I spent the day reading Tom Gabel’s blog, tracing my way through the posts in rewind. I recently got into Against Me! and found the man to be quite interesting. I don’t want to be singing praises or displaying my (totally heterosexual) fondness of the guy here, though. It just that it reminds me of how I did the same with Claudio Sanchez’s (for a brief period since it hasn’t been updated) and Jason Mraz’s blogs. They really got me hooked and I enjoy reading about their yarns, opinions, personal struggles and fun times as much as I do watching movies and TV series.
There’s something about the fast-paced life of a touring musician that fascinates me. It’s not just about earning money doing something you love, visiting new places and making new acquaintances each day. I want to know about the unpredictability of life on the road, the changes it causes to the artist as a person and how the whole experience teaches them and defines their overall outlook on life and everything.
I also love reading about the attitudes and philosophies that they stand for. These people are autonomous men who think on their own feet. While influences from others are apparent, they don’t actually seek for endorsement from others since they truly believe in themselves. For so long, this has been my ultimate hope of my upcoming adulthood. I desperately ache to change. I want to be the guy in the future who, when he meets my 23 year-old self, would be ashamed that he knows me at all. I want him to shake my 23 year-old self and scream at my face ruthlessly, “What the hell are you doing!?”.
At this point, my lifestyle is the direct opposite of sophistication. I am not social person, I don’t read, I haven’t got my finger on the pulse of the world and I don’t think much except for morbid destructive things. In short, I am a little useless sad guy who resides in the lowest and furthest rank possible from successful touring musicians. Even if they just happen to have an interesting job and are actually ordinary people with their own everyday ups and downs.

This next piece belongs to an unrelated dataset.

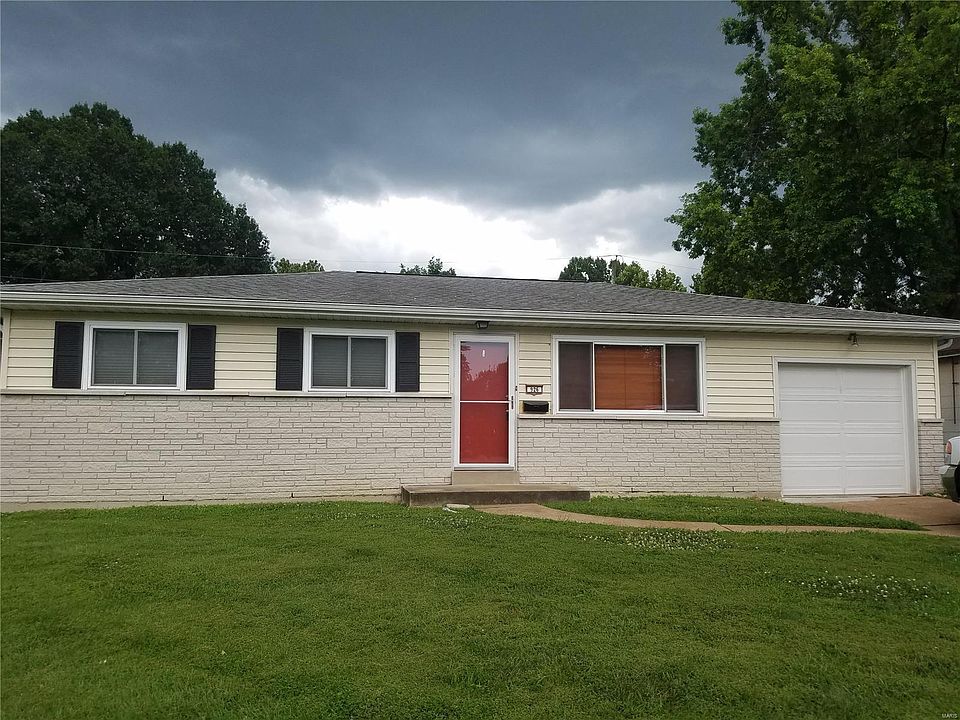 1st image of 926 Vegas Dr
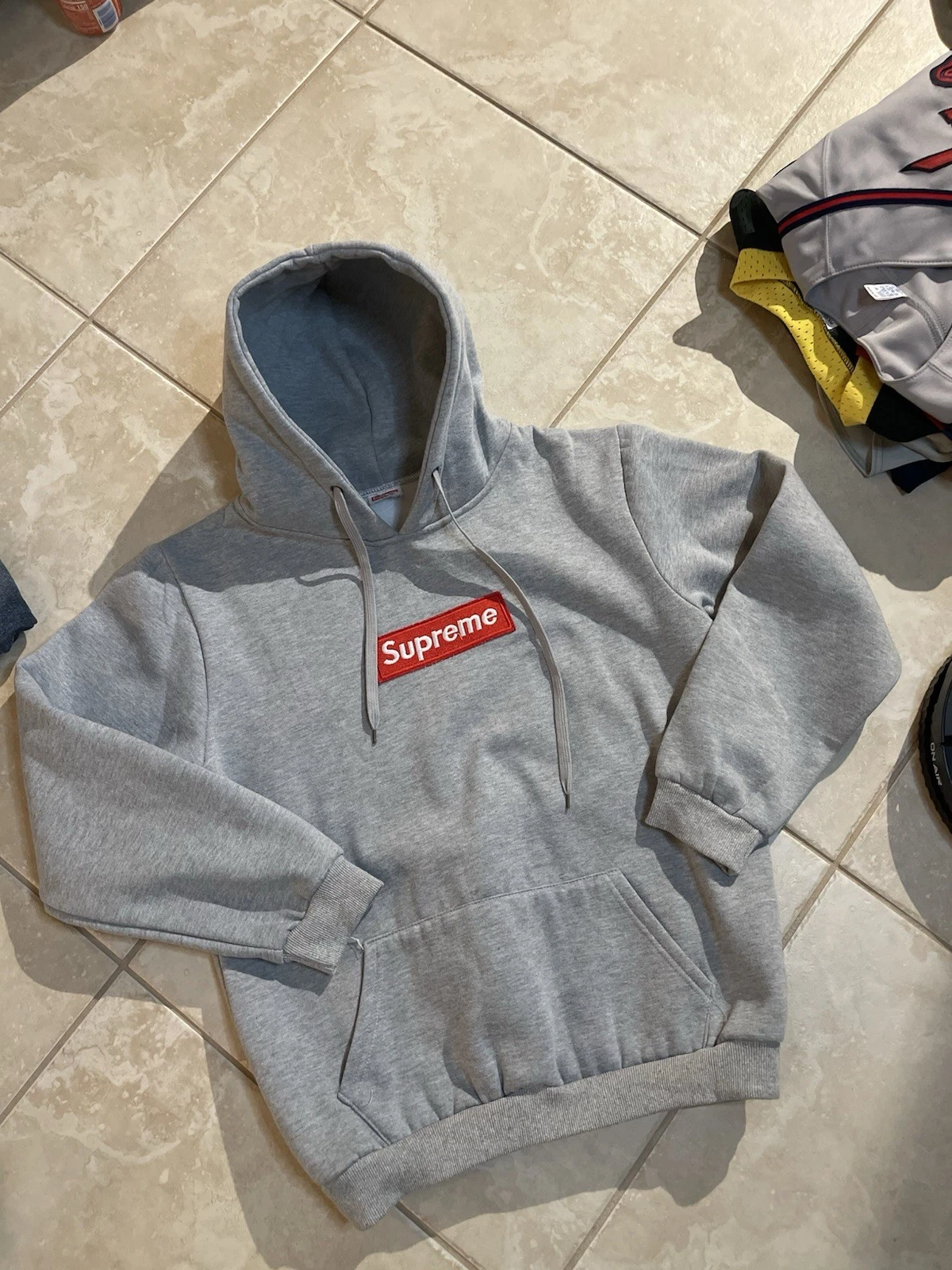 Sweat à capuche logo Supreme Box taille S gris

Like a kid wishing to be their favourite superhero, I really like to live these people’s lives. At such time when (for undisclosed reasons) I feel my life has already been dragged to a halt before it commences, I feel the need to daydream about something real that someone else is experiencing at this very moment. Being a touring rockstar is certainly not a fairy tale and this resonates with me. The interesting eventful life is something that I wish for but on the other hand, the frustrations and hopelessness that they can’t escape reminds me that my own frustrations and hopelessness might not be exclusive to me.